Required tasks:
A - In the passage on crawl rate, what term does Google use for its estimate of how much it needs to crawl a site to keep search results fresh and useful?
B - Copy from the passage on crawl rate the part that opens with the words containing "According to John" and closes with "encountered during crawling.".

— START OF Source —

In the Google SEO Office Hours last February 18, a user reported that his crawl stats experienced a huge drop, from getting 700 per day to just 50 per day. He then asked if there is a way to understand from the search console report what could have caused such a drop in crawl rate.
According to John Mueller, there are a few things that go into the amount of crawling that they do. On one hand, they try to figure out how much they need to crawl from a website to keep things fresh and useful in the search results, and that relies on understanding the quality of the site and how things change on the site. This is what they call the crawl demand.
On the other hand, there are also limitations seen from the server-side of the site, from the network infrastructure, with regards to how much Google can crawl on the website. They try to balance these, also.
The restrictions tend to be tied to two main things – the overall response time to requests to the website and the number of errors, specifically, server errors that are encountered during crawling.
If Google sees a lot of server errors, then they will slow down the crawling because they would not want to cause more problems if they see that the server is getting slower. They will also slow down crawling because they do not want to cause problems with their crawling.

— END OF Source —
— START OF Data block —

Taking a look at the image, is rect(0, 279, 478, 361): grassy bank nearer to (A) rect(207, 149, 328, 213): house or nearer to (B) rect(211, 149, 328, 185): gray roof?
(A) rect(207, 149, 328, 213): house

— END OF Data block —

Answers by task:
A - Crawl demand.

B -
According to John Mueller, there are a few things that go into the amount of crawling that they do. On one hand, they try to figure out how much they need to crawl from a website to keep things fresh and useful in the search results, and that relies on understanding the quality of the site and how things change on the site. This is what they call the crawl demand.
On the other hand, there are also limitations seen from the server-side of the site, from the network infrastructure, with regards to how much Google can crawl on the website. They try to balance these, also.
The restrictions tend to be tied to two main things – the overall response time to requests to the website and the number of errors, specifically, server errors that are encountered during crawling.